A little Sparkler…

A little Sparkler…

I have a shameful secret and I can’t hold it in any longer. It goes back quite a while so I need to put it in context.  When I was a nipper, we weren’t exactly sent up chimneys to clean them, but unlike today, the labour laws in Ireland were much more third world than they are today.  As a result, I literally cannot remember a summer where I didn’t do one kind of work or another.

The year was 1977 and I was working in a well-known national newspaper, delivering papers across Dublin as a ‘helper’ on a van. I hated the job but the money was amazing for a young lad, not that I saw much of it as my mother made sure I wasn’t allowed to live  the rock star life on my earnings.   She wisely saved it for me, giving me an allowance from it which I mostly spent on going to the pictures – always alone –  as I was a shy teenager who despite discovering all the natural yearnings a boy that age has, I had yet to figure out what to do with them.  Girls were scary back then.

I’d go to the Adelphi, the Savoy or the Carlton cinema in Dublin city centre and gorge myself on a half-pound box of Milk Tray, a bottle of coke and a pack of popcorn. I worked next door to the cinema during the day and my uncle was the boss of the department so I got the handy numbers. At least once a week, I’d get to deliver the freebies to the newspaper’s neighbours to keep them placated for when our vans blocked up the street.  In return, I generally got free tickets to the new releases.  I told my mother I had to pay for them so she didn’t question my ridiculous spend on chocolate.  I often felt quite sick on the bus home, but never once questioned if it was worth it.

※

§ **REQUIRED TASK A**:
Which three Dublin cinemas does the 1977 memoir name?
§ **REQUIRED TASK B**:
Pick up the 1977 memoir after its last sentence and carry it on.
These records are separate material with no connection to the 1977 memoir.

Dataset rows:

※

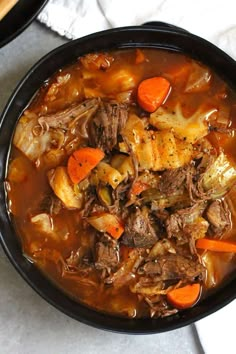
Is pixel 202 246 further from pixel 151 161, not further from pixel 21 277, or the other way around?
pixel 21 277

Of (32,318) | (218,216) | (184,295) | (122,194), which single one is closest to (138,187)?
(122,194)

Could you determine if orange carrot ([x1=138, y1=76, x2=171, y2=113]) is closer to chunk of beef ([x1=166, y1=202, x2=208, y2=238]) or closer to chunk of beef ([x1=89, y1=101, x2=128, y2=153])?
chunk of beef ([x1=89, y1=101, x2=128, y2=153])

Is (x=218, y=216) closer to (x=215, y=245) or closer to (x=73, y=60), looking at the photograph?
(x=215, y=245)

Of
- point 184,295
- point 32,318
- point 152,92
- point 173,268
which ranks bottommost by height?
point 32,318

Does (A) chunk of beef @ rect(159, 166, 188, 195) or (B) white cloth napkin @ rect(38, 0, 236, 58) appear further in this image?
(B) white cloth napkin @ rect(38, 0, 236, 58)

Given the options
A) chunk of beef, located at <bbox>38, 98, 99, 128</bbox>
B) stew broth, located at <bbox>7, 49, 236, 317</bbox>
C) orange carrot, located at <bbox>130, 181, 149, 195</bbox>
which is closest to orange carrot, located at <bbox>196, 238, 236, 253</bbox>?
stew broth, located at <bbox>7, 49, 236, 317</bbox>

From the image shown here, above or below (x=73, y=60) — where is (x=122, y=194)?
below

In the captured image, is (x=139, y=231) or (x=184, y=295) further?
(x=184, y=295)

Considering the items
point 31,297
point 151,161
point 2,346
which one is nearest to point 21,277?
point 31,297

※

§ **EXERCISE OUTPUT A**:
The Adelphi, the Savoy and the Carlton.

§ **EXERCISE OUTPUT B**:
Despite my lack of success with the ladies, largely due to the fact that I was a skinny little thirteen year old boy with absolutely no clue how not to panic when I met a pretty one, I still fancied myself a bit and as I was starting to smell myself, I always made sure to look my best on the bus to town… alone … on a Saturday night.  Flared, faded, blue Levi Jeans from O’Connors in  Abbey Street, cool as Bejaysus I was,  tan or black desert boots, maybe a blue and white check, cheesecloth shirt, with a nice big collar and a Levi denim jacket to top it off. Oooooo yeah… I was the business.  Somewhere inside I was a little sparkler.  I knew my mother saw it but I just wished real girls would too.

My hair was longer then than it is now,  just gone-off blonde, turning fair, flicking past my ears, touching my shoulders, all Leif Garret and David Soul like. Yep I certainly was the business. I’d sit there on the bus, trying to catch the eye of a pretty young girl, then when I did, panicking like a 1970’s version of Dougal from father Ted, not knowing where to look, turning a bright shade of red, desperately trying to compose myself and remain cool, but ultimately knowing I’d blown my cover, looking everywhere but back at her.

I’d get off the bus, walk up O’ Connell Street at the centre of Dublin, pop down to the Adelphi and stand in the queue listening to the psycho busker doing a shit impression of Elvis and ‘Blue Suede Shoes’, but enjoying it nonetheless. There were always buskers, mostly the ones who attended the cinema queue had no musical ability and were basically pan handlers with a guitar, but it was great.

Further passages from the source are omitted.